**WHAT IS EXPECTED:**
Which lines in the listing below contain "site"? Copy each of them.

**PROVIDED INFORMATION:**

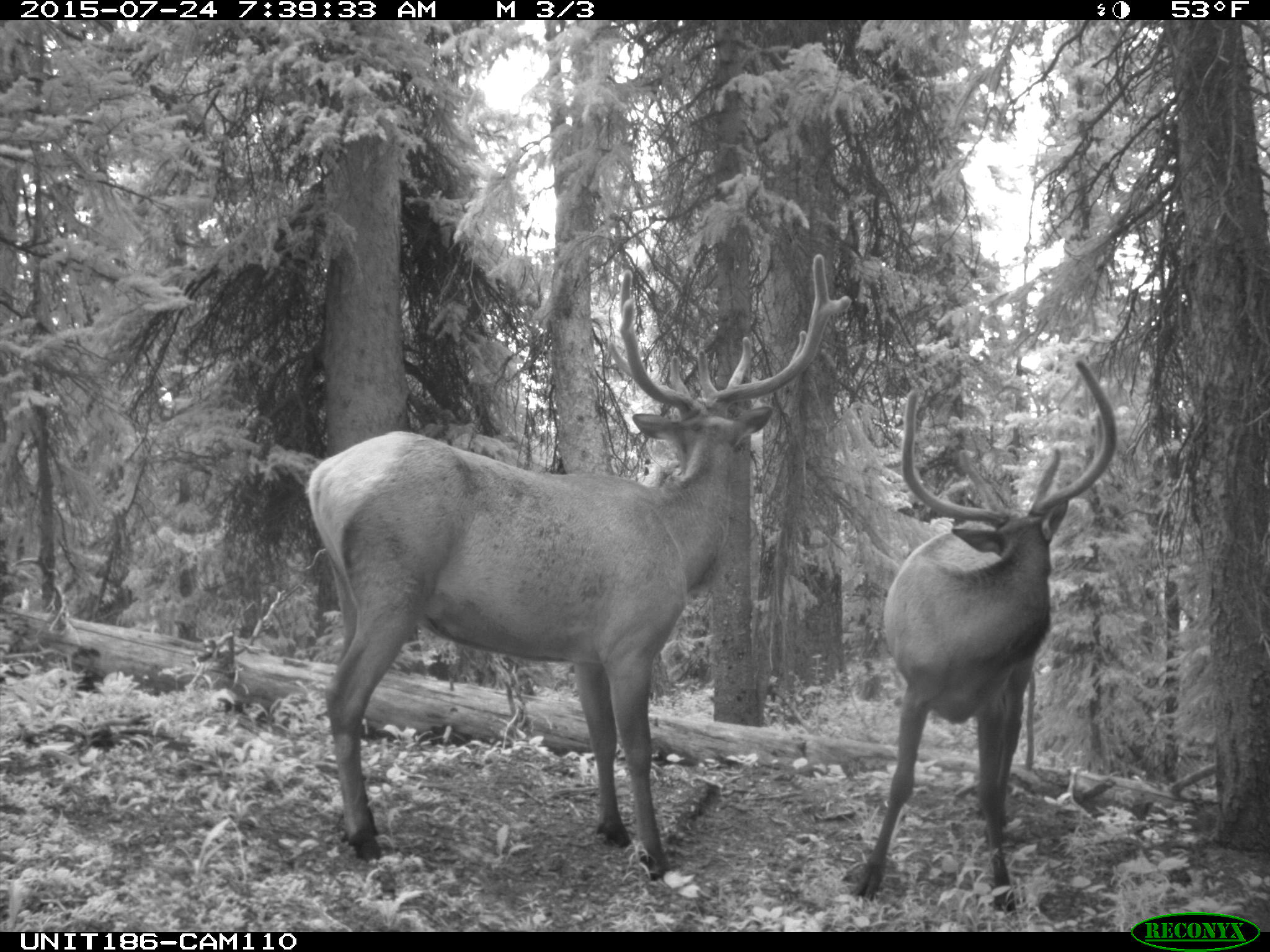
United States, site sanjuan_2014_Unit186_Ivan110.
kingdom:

--

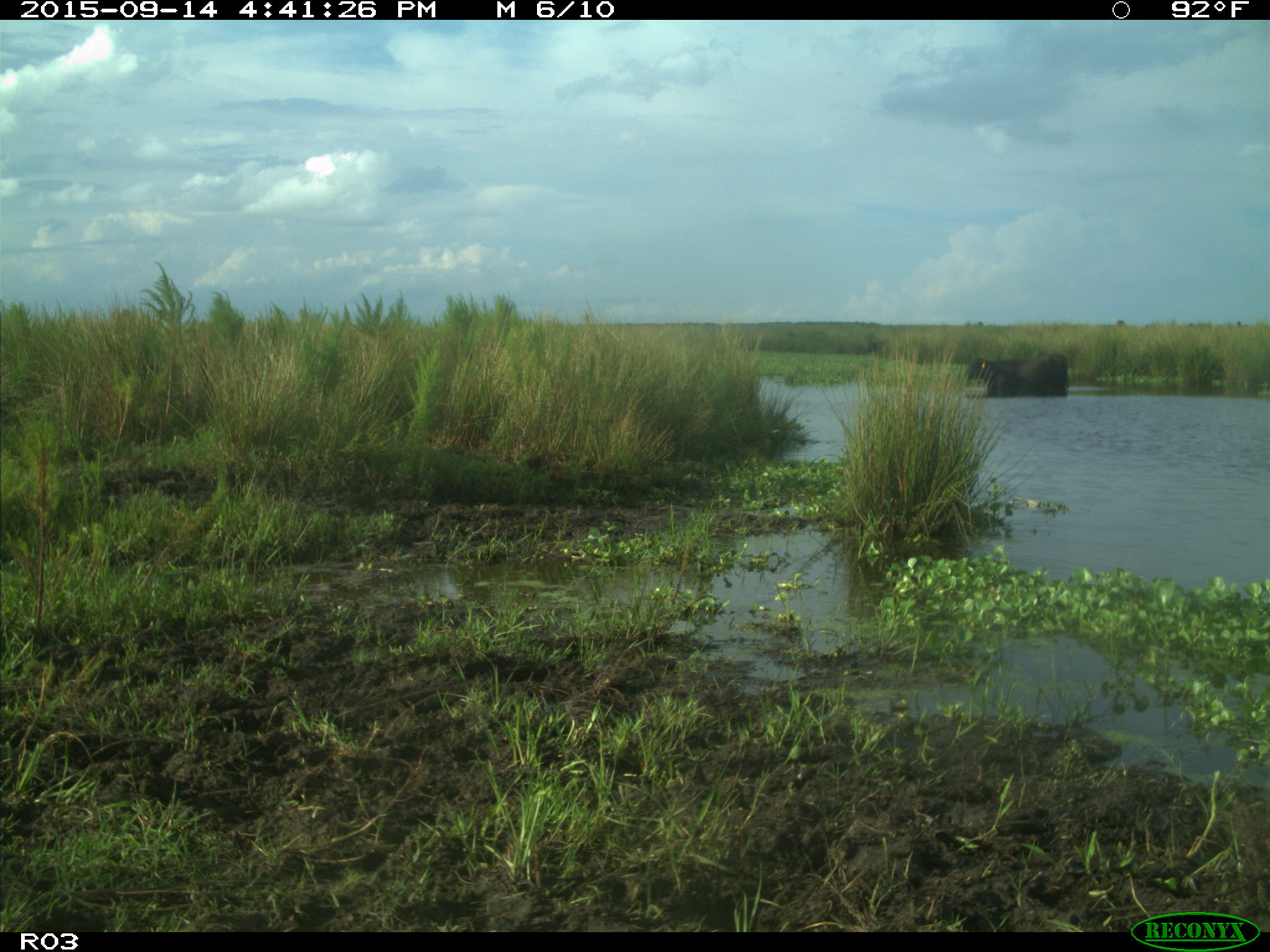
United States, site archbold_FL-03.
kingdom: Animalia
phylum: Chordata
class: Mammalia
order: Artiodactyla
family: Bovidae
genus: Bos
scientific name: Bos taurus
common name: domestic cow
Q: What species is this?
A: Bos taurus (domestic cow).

**RESPONSE TO THIS TASK:**
United States, site sanjuan_2014_Unit186_Ivan110.
United States, site archbold_FL-03.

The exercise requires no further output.